On a sunny autumn day, a woman reaching for a garden squash loses her hand and a grazing deer his head when an invisible and impenetrable bubble clamps down around this rural town. Helicopters, planes, trucks and cars slam into the dome with deadly results.
Life under this impenetrable big top isn't just the weirdest show on Earth, it's the only show as the media, the military and the loved ones of the dome's trapped population converge on its impermeable borders.

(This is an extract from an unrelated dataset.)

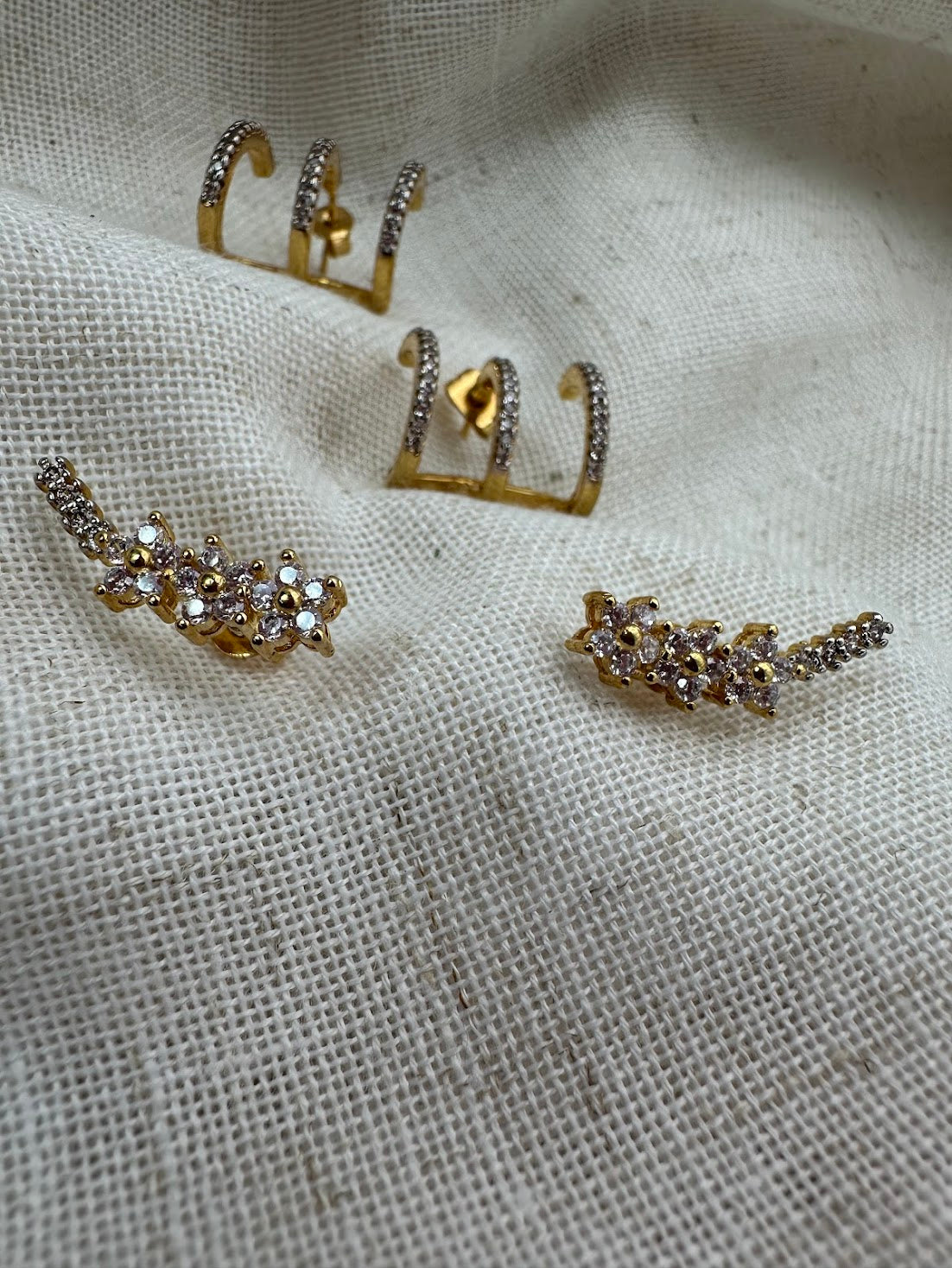 Ana Flower Ear Climbers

"It's some kind of force field, like in a Star Trick movie," surmises one of the local yokels. But who or what is to blame? The military-industrial complex? Mad scientists? Extraterrestrials? Or according to Big Jim Rennie, one of the book's most evil and compelling characters, "the work of God's righteous hand."
Selectman Rennie, a used-car salesman with delusions of grandeur, sees the dome as his chance to become king of this newly created principality – maybe even make the cover ofTime.

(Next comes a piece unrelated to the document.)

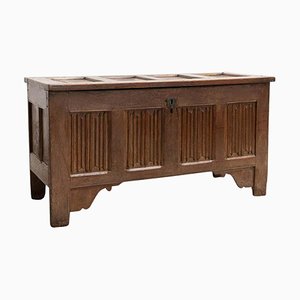 Antique Gothic Chest in Wood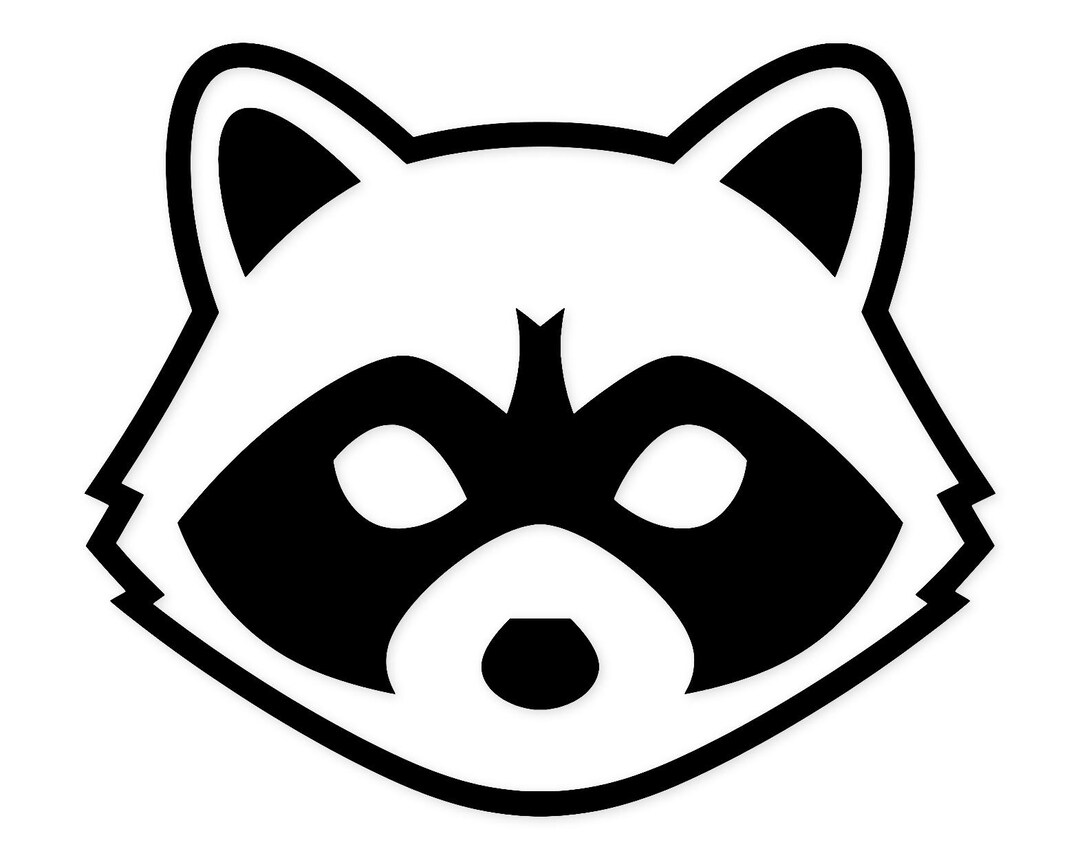 Bold Racoon Racoon Mask Svg Png: Bold Geometric Design for Crafts - Etsy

Under his lumbering, maniacal reign, "legal is whatever we decide" becomes the mantra of Chester's Mill's police force.
But Rennie has a formidable opponent in Col. Dale "Barbie" Barbara, a decorated Iraq war veteran among the thousand or so stuck under the dome. Barbie is tapped by the U.S. president – Rennie refers to him as "the one who has three names including the terrorist one in the middle" – to govern the dome's populace. But Rennie is having none of it.
Readers will find the ensuing battle between good and evil staggeringly addictive. It's bloody and heated, and just when you think things can't get any worse for Barbie and his band of freedom fighters, they do.
Readers can wallow in this glorious novel's metaphoric and oh-so au courant messages about U.S. domination, freedom of the press, torture and environmental abuse, but they also can come to this novel just for the story.
King dishes up a fantastic you'll-never-see-it-coming culprit behind this domesday scenario. But it's the story of the people – the human zoo – trapped inside the dome that's most gripping.